◆ **VORLIEGENDER TEXT**:
<<<<

Huenchumilla ist als Muttersprachler seines Alters eine Ausnahme. Die meisten Mapuche, die jünger als 40 sind, sprechen kein Mapuzungun, ihre Eltern haben es ihnen nicht beigebracht. Zu tief sind die Narben, die Diskriminierung und Mobbing hinterlassen haben. Auch Basilio Painemal (73) hat seinen Kindern kein Mapuzungun beigebracht, sondern Spanisch mit ihnen geredet. Er hatte als Kind die Erfahrung machen müssen, diskriminiert zu werden, weil er, als er mit sechs Jahren in die Schule kam, kein Spanisch sprach. Nachdem er ein halbes Leben in Santiago verbracht hatte, wo er kaum jemanden fand, mit dem er in seiner Muttersprache hätte sprechen können, entschloss er sich dazu, seinen Kindern seine Sprache nicht beizubringen, um ihnen diese schmerzhaft Erfahrung zu ersparen. Wie Basilio Painemal ging es den meisten Mapuche seiner Generation.

Sein Enkel, Jonathan Zapata Painemal hat sich genau wie Huenchumilla dem Mapuzungun verschrieben. Er selbst ist kein Muttersprachler, sondern musste sich Mapuzungun spät im Leben beibringen. Heute unterrichtet er selbst, unter anderem auch in einem der vielen Sommer­internate. In Río Amargo, in der Nähe der Kleinstadt Collipulli, fand ein solches selbstorganisiert für eine Woche statt. Die gut 30 chilkatufe – „Schüler*innen“ – waren dabei mit den Problemen, die das Erlernen von Mapuzungun erschweren, konfrontiert. Mapuzungun ist eine sogenannte isolierte Sprache, die keine bekannten Sprachverwandtschaften mit anderen Sprachen hat. Allein die verwendeten Laute sind für Spanisch sprechende Personen fremd, die Struktur ist mit indogermanischen Sprachen, wie Deutsch, Englisch oder Spanisch nicht zu vergleichen. Mapuzungun ist eine agglutinierende Sprache, das bedeutet, dass Aktionen, für die man beispielsweise im Deutschen einen ganzen Satz verwenden würde, mit an ein Substantiv angehängten Suffixen erklärt werden. „Ich werde nicht schwimmen gehen“ heißt so nur willülayan.

Die meisten Mapuche unter vierzig sprechen kein Mapuzungun.

>>>>

◆ **SCHRIFTLICHE AUFGABE 1**:
Beantworte zum Text über Mapuzungun:
(a) Wie alt ist Basilio Painemal?
(b) Wie viele chilkatufe waren beim Sommerinternat in Río Amargo dabei?
(c) Wie lautet „Ich werde nicht schwimmen gehen“ auf Mapuzungun?
◆ **SCHRIFTLICHE AUFGABE 2**:
Schreib aus dem Text über Mapuzungun den Abschnitt von „Huenchumilla ist als“ bis „Mapuche seiner Generation.“ wortgetreu ab.

◆ **BEREITGESTELLTE LISTE**:
<<<<

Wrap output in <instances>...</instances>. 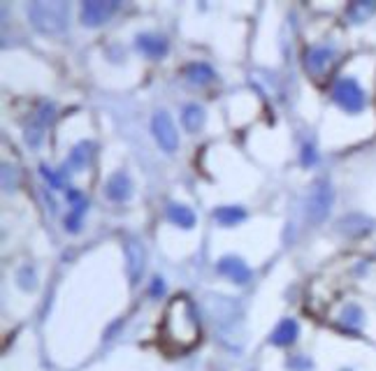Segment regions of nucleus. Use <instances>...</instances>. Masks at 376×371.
Segmentation results:
<instances>
[{
    "mask_svg": "<svg viewBox=\"0 0 376 371\" xmlns=\"http://www.w3.org/2000/svg\"><path fill=\"white\" fill-rule=\"evenodd\" d=\"M313 367V362L309 357H304V355H295L288 360V369L291 371H309Z\"/></svg>",
    "mask_w": 376,
    "mask_h": 371,
    "instance_id": "nucleus-20",
    "label": "nucleus"
},
{
    "mask_svg": "<svg viewBox=\"0 0 376 371\" xmlns=\"http://www.w3.org/2000/svg\"><path fill=\"white\" fill-rule=\"evenodd\" d=\"M335 202V190L328 179H316L309 190V202H307V216L311 223H323L330 214V207Z\"/></svg>",
    "mask_w": 376,
    "mask_h": 371,
    "instance_id": "nucleus-3",
    "label": "nucleus"
},
{
    "mask_svg": "<svg viewBox=\"0 0 376 371\" xmlns=\"http://www.w3.org/2000/svg\"><path fill=\"white\" fill-rule=\"evenodd\" d=\"M168 218L172 220L174 225H179L183 230H190L195 225V214H193V211H190L188 207H183V205H177V202L168 205Z\"/></svg>",
    "mask_w": 376,
    "mask_h": 371,
    "instance_id": "nucleus-14",
    "label": "nucleus"
},
{
    "mask_svg": "<svg viewBox=\"0 0 376 371\" xmlns=\"http://www.w3.org/2000/svg\"><path fill=\"white\" fill-rule=\"evenodd\" d=\"M135 44H137V49L142 51L144 56H149V58H163L165 54H168V49H170L168 40H165L163 35H154V33L137 35Z\"/></svg>",
    "mask_w": 376,
    "mask_h": 371,
    "instance_id": "nucleus-8",
    "label": "nucleus"
},
{
    "mask_svg": "<svg viewBox=\"0 0 376 371\" xmlns=\"http://www.w3.org/2000/svg\"><path fill=\"white\" fill-rule=\"evenodd\" d=\"M51 121H54V104L45 102V104L40 107V112H38V123H40L42 128H45V126H49Z\"/></svg>",
    "mask_w": 376,
    "mask_h": 371,
    "instance_id": "nucleus-21",
    "label": "nucleus"
},
{
    "mask_svg": "<svg viewBox=\"0 0 376 371\" xmlns=\"http://www.w3.org/2000/svg\"><path fill=\"white\" fill-rule=\"evenodd\" d=\"M297 334H300V325H297V321H293V318H284V321L274 328L272 337H269V343H272V346H279V348L291 346V343L297 341Z\"/></svg>",
    "mask_w": 376,
    "mask_h": 371,
    "instance_id": "nucleus-12",
    "label": "nucleus"
},
{
    "mask_svg": "<svg viewBox=\"0 0 376 371\" xmlns=\"http://www.w3.org/2000/svg\"><path fill=\"white\" fill-rule=\"evenodd\" d=\"M342 323H344L346 330L358 332L365 323V311L358 304H346L344 311H342Z\"/></svg>",
    "mask_w": 376,
    "mask_h": 371,
    "instance_id": "nucleus-17",
    "label": "nucleus"
},
{
    "mask_svg": "<svg viewBox=\"0 0 376 371\" xmlns=\"http://www.w3.org/2000/svg\"><path fill=\"white\" fill-rule=\"evenodd\" d=\"M19 286L23 288V290H35V271L31 269V267H23L21 271H19Z\"/></svg>",
    "mask_w": 376,
    "mask_h": 371,
    "instance_id": "nucleus-22",
    "label": "nucleus"
},
{
    "mask_svg": "<svg viewBox=\"0 0 376 371\" xmlns=\"http://www.w3.org/2000/svg\"><path fill=\"white\" fill-rule=\"evenodd\" d=\"M372 12H374V3H353L346 10V16L351 19V23H362L370 19Z\"/></svg>",
    "mask_w": 376,
    "mask_h": 371,
    "instance_id": "nucleus-18",
    "label": "nucleus"
},
{
    "mask_svg": "<svg viewBox=\"0 0 376 371\" xmlns=\"http://www.w3.org/2000/svg\"><path fill=\"white\" fill-rule=\"evenodd\" d=\"M332 100H335L346 114H360L367 104L362 86L358 84L353 77L337 79L335 86H332Z\"/></svg>",
    "mask_w": 376,
    "mask_h": 371,
    "instance_id": "nucleus-2",
    "label": "nucleus"
},
{
    "mask_svg": "<svg viewBox=\"0 0 376 371\" xmlns=\"http://www.w3.org/2000/svg\"><path fill=\"white\" fill-rule=\"evenodd\" d=\"M181 123L188 132H198L205 126V109L200 104H186L181 112Z\"/></svg>",
    "mask_w": 376,
    "mask_h": 371,
    "instance_id": "nucleus-13",
    "label": "nucleus"
},
{
    "mask_svg": "<svg viewBox=\"0 0 376 371\" xmlns=\"http://www.w3.org/2000/svg\"><path fill=\"white\" fill-rule=\"evenodd\" d=\"M149 293H151V297H161L165 293V284L161 276H154L151 281V288H149Z\"/></svg>",
    "mask_w": 376,
    "mask_h": 371,
    "instance_id": "nucleus-26",
    "label": "nucleus"
},
{
    "mask_svg": "<svg viewBox=\"0 0 376 371\" xmlns=\"http://www.w3.org/2000/svg\"><path fill=\"white\" fill-rule=\"evenodd\" d=\"M119 10L117 0H91V3L82 5V23L89 26V28H95V26H102L104 21H109V16Z\"/></svg>",
    "mask_w": 376,
    "mask_h": 371,
    "instance_id": "nucleus-5",
    "label": "nucleus"
},
{
    "mask_svg": "<svg viewBox=\"0 0 376 371\" xmlns=\"http://www.w3.org/2000/svg\"><path fill=\"white\" fill-rule=\"evenodd\" d=\"M342 371H351V369H342Z\"/></svg>",
    "mask_w": 376,
    "mask_h": 371,
    "instance_id": "nucleus-27",
    "label": "nucleus"
},
{
    "mask_svg": "<svg viewBox=\"0 0 376 371\" xmlns=\"http://www.w3.org/2000/svg\"><path fill=\"white\" fill-rule=\"evenodd\" d=\"M40 142H42V126H40L38 121H35L33 126L26 130V144L33 146V149H38Z\"/></svg>",
    "mask_w": 376,
    "mask_h": 371,
    "instance_id": "nucleus-19",
    "label": "nucleus"
},
{
    "mask_svg": "<svg viewBox=\"0 0 376 371\" xmlns=\"http://www.w3.org/2000/svg\"><path fill=\"white\" fill-rule=\"evenodd\" d=\"M183 75H186V79L190 84L203 86V84H209L214 79V70L207 63H190L186 70H183Z\"/></svg>",
    "mask_w": 376,
    "mask_h": 371,
    "instance_id": "nucleus-15",
    "label": "nucleus"
},
{
    "mask_svg": "<svg viewBox=\"0 0 376 371\" xmlns=\"http://www.w3.org/2000/svg\"><path fill=\"white\" fill-rule=\"evenodd\" d=\"M104 193H107L109 200L114 202H126L130 195H133V183H130L126 172H117L109 176L107 186H104Z\"/></svg>",
    "mask_w": 376,
    "mask_h": 371,
    "instance_id": "nucleus-11",
    "label": "nucleus"
},
{
    "mask_svg": "<svg viewBox=\"0 0 376 371\" xmlns=\"http://www.w3.org/2000/svg\"><path fill=\"white\" fill-rule=\"evenodd\" d=\"M91 156H93V142H80L72 149V154L63 163V167H60V176H68L70 172H80L82 167L89 165Z\"/></svg>",
    "mask_w": 376,
    "mask_h": 371,
    "instance_id": "nucleus-10",
    "label": "nucleus"
},
{
    "mask_svg": "<svg viewBox=\"0 0 376 371\" xmlns=\"http://www.w3.org/2000/svg\"><path fill=\"white\" fill-rule=\"evenodd\" d=\"M151 132L156 137V142L163 149L165 154H174L179 146V135H177V128H174V123L170 119L168 112H159L154 114L151 119Z\"/></svg>",
    "mask_w": 376,
    "mask_h": 371,
    "instance_id": "nucleus-4",
    "label": "nucleus"
},
{
    "mask_svg": "<svg viewBox=\"0 0 376 371\" xmlns=\"http://www.w3.org/2000/svg\"><path fill=\"white\" fill-rule=\"evenodd\" d=\"M28 19L42 35H60L68 28L70 7L68 3H33Z\"/></svg>",
    "mask_w": 376,
    "mask_h": 371,
    "instance_id": "nucleus-1",
    "label": "nucleus"
},
{
    "mask_svg": "<svg viewBox=\"0 0 376 371\" xmlns=\"http://www.w3.org/2000/svg\"><path fill=\"white\" fill-rule=\"evenodd\" d=\"M332 58H335V49L332 47H309L304 51V65L311 75H323L326 72V68L332 63Z\"/></svg>",
    "mask_w": 376,
    "mask_h": 371,
    "instance_id": "nucleus-7",
    "label": "nucleus"
},
{
    "mask_svg": "<svg viewBox=\"0 0 376 371\" xmlns=\"http://www.w3.org/2000/svg\"><path fill=\"white\" fill-rule=\"evenodd\" d=\"M65 230L68 232H80L82 230V216L75 214V211H70V214L65 216Z\"/></svg>",
    "mask_w": 376,
    "mask_h": 371,
    "instance_id": "nucleus-25",
    "label": "nucleus"
},
{
    "mask_svg": "<svg viewBox=\"0 0 376 371\" xmlns=\"http://www.w3.org/2000/svg\"><path fill=\"white\" fill-rule=\"evenodd\" d=\"M316 161H318V154H316V149H313V144H304L302 146V165L311 167V165H316Z\"/></svg>",
    "mask_w": 376,
    "mask_h": 371,
    "instance_id": "nucleus-24",
    "label": "nucleus"
},
{
    "mask_svg": "<svg viewBox=\"0 0 376 371\" xmlns=\"http://www.w3.org/2000/svg\"><path fill=\"white\" fill-rule=\"evenodd\" d=\"M214 218L221 225L232 227V225H237V223H242L244 218H247V211H244L242 207H218L214 211Z\"/></svg>",
    "mask_w": 376,
    "mask_h": 371,
    "instance_id": "nucleus-16",
    "label": "nucleus"
},
{
    "mask_svg": "<svg viewBox=\"0 0 376 371\" xmlns=\"http://www.w3.org/2000/svg\"><path fill=\"white\" fill-rule=\"evenodd\" d=\"M40 174L51 183V188H60V186H63V176L56 174L54 170H49L47 165H40Z\"/></svg>",
    "mask_w": 376,
    "mask_h": 371,
    "instance_id": "nucleus-23",
    "label": "nucleus"
},
{
    "mask_svg": "<svg viewBox=\"0 0 376 371\" xmlns=\"http://www.w3.org/2000/svg\"><path fill=\"white\" fill-rule=\"evenodd\" d=\"M216 269H218V274H223V276H228L230 281H235V284H240V286L251 281L249 264L242 258H235V255H223V258L216 262Z\"/></svg>",
    "mask_w": 376,
    "mask_h": 371,
    "instance_id": "nucleus-6",
    "label": "nucleus"
},
{
    "mask_svg": "<svg viewBox=\"0 0 376 371\" xmlns=\"http://www.w3.org/2000/svg\"><path fill=\"white\" fill-rule=\"evenodd\" d=\"M126 260H128L126 267H128L130 286H137L139 279H142V271H144V251L135 240H130L126 244Z\"/></svg>",
    "mask_w": 376,
    "mask_h": 371,
    "instance_id": "nucleus-9",
    "label": "nucleus"
}]
</instances>
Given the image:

>>>>

◆ **VOLLSTÄNDIGE ANTWORT 1**:
(a) Er ist 73 Jahre alt.
(b) Es waren gut 30 chilkatufe.
(c) Es lautet willülayan.

◆ **VOLLSTÄNDIGE ANTWORT 2**:
Huenchumilla ist als Muttersprachler seines Alters eine Ausnahme. Die meisten Mapuche, die jünger als 40 sind, sprechen kein Mapuzungun, ihre Eltern haben es ihnen nicht beigebracht. Zu tief sind die Narben, die Diskriminierung und Mobbing hinterlassen haben. Auch Basilio Painemal (73) hat seinen Kindern kein Mapuzungun beigebracht, sondern Spanisch mit ihnen geredet. Er hatte als Kind die Erfahrung machen müssen, diskriminiert zu werden, weil er, als er mit sechs Jahren in die Schule kam, kein Spanisch sprach. Nachdem er ein halbes Leben in Santiago verbracht hatte, wo er kaum jemanden fand, mit dem er in seiner Muttersprache hätte sprechen können, entschloss er sich dazu, seinen Kindern seine Sprache nicht beizubringen, um ihnen diese schmerzhaft Erfahrung zu ersparen. Wie Basilio Painemal ging es den meisten Mapuche seiner Generation.